Im Zentrum des Interesses der Interviews steht die subjektive Erinnerung der Befragten. Um aber zugleich eine Vergleichbarkeit der Interviews im Sinne einer anschließenden Analyse zu gewährleisten, liegt ihnen eine stringente Gesprächsführung zugrunde. Diese bedingt ein quellenkritisch geschultes und selbstreflexives Vorverständnis der Fragesteller für die Branchenentwicklung. Insofern steht bei allen Interviews ein strukturierter Nachvollzug der Biographie des Befragten im Mittelpunkt. Im Vergleich werden so typische Ausbildungswege und Zugangsvoraussetzungen für den Berufseinstieg ebenso nachvollziehbar wie spezifische Karrieremuster und typische berufliche Aufgabenfelder.

Die über Jahrzehnte in Deutschland anhaltende Reduktion der Kokereikapazitäten hat zu einer personellen Verringerung der Berufsgruppe geführt. Zum gegenwärtigen Zeitpunkt stehen jedoch eine Vielzahl von wichtigen ehemaligen und noch tätigen Funktions- und Entscheidungsträgern für mögliche Befragungen zur Verfügung. Ihre Erinnerungen im Rahmen des Projekts „Zeitzeugen des deutschen Kokereiwesens“ für zukünftige Generationen zu sichern und damit einen Beitrag für das historische Erbe der Branche zu leisten, bedingt allerdings ein schnelles Handeln.

Der Historiker-Kreis hat deshalb eine Liste möglicher Gesprächspartner erarbeitet, die einen repräsentativen Querschnitt der Berufsgruppe wiedergeben soll.
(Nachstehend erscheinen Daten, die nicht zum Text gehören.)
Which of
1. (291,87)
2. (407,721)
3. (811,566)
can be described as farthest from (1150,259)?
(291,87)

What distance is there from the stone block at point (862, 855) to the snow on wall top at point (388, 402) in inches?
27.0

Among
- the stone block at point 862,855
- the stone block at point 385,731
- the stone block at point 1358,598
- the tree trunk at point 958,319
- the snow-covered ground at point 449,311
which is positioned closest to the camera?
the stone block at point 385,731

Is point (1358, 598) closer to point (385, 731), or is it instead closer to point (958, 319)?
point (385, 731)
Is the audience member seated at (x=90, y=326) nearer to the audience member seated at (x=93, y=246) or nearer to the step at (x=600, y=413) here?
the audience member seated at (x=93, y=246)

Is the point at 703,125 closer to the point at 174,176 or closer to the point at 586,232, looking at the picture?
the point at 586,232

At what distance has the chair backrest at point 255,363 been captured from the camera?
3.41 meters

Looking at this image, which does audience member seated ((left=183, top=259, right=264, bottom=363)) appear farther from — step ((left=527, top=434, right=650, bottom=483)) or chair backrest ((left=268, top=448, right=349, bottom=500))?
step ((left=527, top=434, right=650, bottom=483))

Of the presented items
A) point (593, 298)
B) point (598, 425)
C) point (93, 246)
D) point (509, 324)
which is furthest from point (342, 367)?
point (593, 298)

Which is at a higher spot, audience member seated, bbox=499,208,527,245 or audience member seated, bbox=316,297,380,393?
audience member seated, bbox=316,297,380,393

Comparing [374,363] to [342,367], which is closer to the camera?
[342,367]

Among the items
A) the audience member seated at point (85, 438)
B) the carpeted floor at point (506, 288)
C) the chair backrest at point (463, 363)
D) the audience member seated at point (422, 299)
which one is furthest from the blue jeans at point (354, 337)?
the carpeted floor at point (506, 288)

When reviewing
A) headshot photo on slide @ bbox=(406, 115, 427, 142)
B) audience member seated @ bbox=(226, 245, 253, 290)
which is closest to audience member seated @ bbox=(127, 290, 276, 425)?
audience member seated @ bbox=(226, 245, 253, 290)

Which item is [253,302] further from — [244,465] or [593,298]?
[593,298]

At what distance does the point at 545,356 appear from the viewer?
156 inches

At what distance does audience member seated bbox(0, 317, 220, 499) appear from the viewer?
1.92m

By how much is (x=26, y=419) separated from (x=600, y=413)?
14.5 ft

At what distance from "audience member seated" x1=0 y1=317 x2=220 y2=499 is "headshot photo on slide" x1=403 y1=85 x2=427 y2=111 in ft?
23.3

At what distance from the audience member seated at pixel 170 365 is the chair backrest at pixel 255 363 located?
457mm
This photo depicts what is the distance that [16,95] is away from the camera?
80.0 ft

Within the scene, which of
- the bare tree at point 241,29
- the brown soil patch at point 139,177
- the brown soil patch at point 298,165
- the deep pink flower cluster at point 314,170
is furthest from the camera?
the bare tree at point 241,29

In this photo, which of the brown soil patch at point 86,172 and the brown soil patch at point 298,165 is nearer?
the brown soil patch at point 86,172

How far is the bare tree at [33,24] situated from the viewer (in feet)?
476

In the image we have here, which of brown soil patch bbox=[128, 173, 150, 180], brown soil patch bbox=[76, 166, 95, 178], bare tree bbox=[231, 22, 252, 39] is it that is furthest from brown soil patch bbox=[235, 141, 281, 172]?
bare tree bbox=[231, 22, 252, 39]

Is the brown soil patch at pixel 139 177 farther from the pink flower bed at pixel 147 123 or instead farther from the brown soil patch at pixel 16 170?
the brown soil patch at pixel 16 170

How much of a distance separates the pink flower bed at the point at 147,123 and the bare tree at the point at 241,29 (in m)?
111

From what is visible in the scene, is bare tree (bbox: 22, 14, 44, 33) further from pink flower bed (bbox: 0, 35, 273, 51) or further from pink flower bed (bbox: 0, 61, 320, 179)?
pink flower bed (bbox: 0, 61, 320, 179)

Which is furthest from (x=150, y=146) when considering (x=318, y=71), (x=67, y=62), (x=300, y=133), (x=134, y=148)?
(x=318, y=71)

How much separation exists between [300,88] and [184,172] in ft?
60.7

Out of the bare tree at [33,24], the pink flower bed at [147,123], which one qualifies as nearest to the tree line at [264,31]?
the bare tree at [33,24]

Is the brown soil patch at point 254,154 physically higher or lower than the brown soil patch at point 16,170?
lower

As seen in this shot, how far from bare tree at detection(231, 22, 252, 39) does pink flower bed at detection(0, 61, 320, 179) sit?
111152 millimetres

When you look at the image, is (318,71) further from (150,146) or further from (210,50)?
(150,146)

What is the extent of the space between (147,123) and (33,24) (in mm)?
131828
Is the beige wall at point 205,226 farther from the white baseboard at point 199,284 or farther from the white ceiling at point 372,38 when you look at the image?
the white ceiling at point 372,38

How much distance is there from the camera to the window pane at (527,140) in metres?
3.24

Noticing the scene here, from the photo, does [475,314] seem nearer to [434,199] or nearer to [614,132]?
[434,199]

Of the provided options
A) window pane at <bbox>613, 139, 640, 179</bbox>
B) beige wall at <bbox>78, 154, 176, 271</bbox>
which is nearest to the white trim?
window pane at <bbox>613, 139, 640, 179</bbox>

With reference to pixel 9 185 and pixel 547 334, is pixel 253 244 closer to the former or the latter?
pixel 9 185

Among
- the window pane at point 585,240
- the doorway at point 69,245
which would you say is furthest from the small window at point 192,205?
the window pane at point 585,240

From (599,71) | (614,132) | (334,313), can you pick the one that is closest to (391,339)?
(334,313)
Die Bandbreite reicht dabei von Vertretern der Kokerei-Betreiber über leitende Mitarbeiter des Kokerei-Anlagenbaus bis hin zu wichtigen Persönlichkeiten aus dem Bereich der kokereitechnischen Forschung und Lehre. In einem weiteren Schritt ist auch die Berücksichtigung der eigentlichen Kokereiarbeiter vorgesehen.

Eine wissenschaftlich sachgerechte und professionelle Durchführung eines Oral-History-Projekts mit gekennzeichnetem Anspruch bedingt neben der Führung und Tonbandaufzeichnung der Gespräche auch eine nachträgliche Verschriftlichung der einzelnen Interviews. Erst dadurch werden die Gesprächsergebnisse für eine weitere analytische Auswertung im Rahmen der historischen Forschung zugänglich gemacht. Das innerhalb des VDKF-Historiker-Kreises durchgeführte Projekt „Zeitzeugen des deutschen Kokereiwesens“ bedient sich zur Führung und Aufzeichnung der Gespräche der personellen und sachlichen Ausstattung des Bergbau-Archivs beim DBM. Eine Transkription der Interviews soll durch eine versierte Schreibkraft mit finanzieller Unterstützung des VDKF erfolgen, der durch die Bereitstellung der Finanzmittel die Wichtigkeit des Projekts „Zeitzeugen des deutschen Kokereiwesens“ unterstreicht.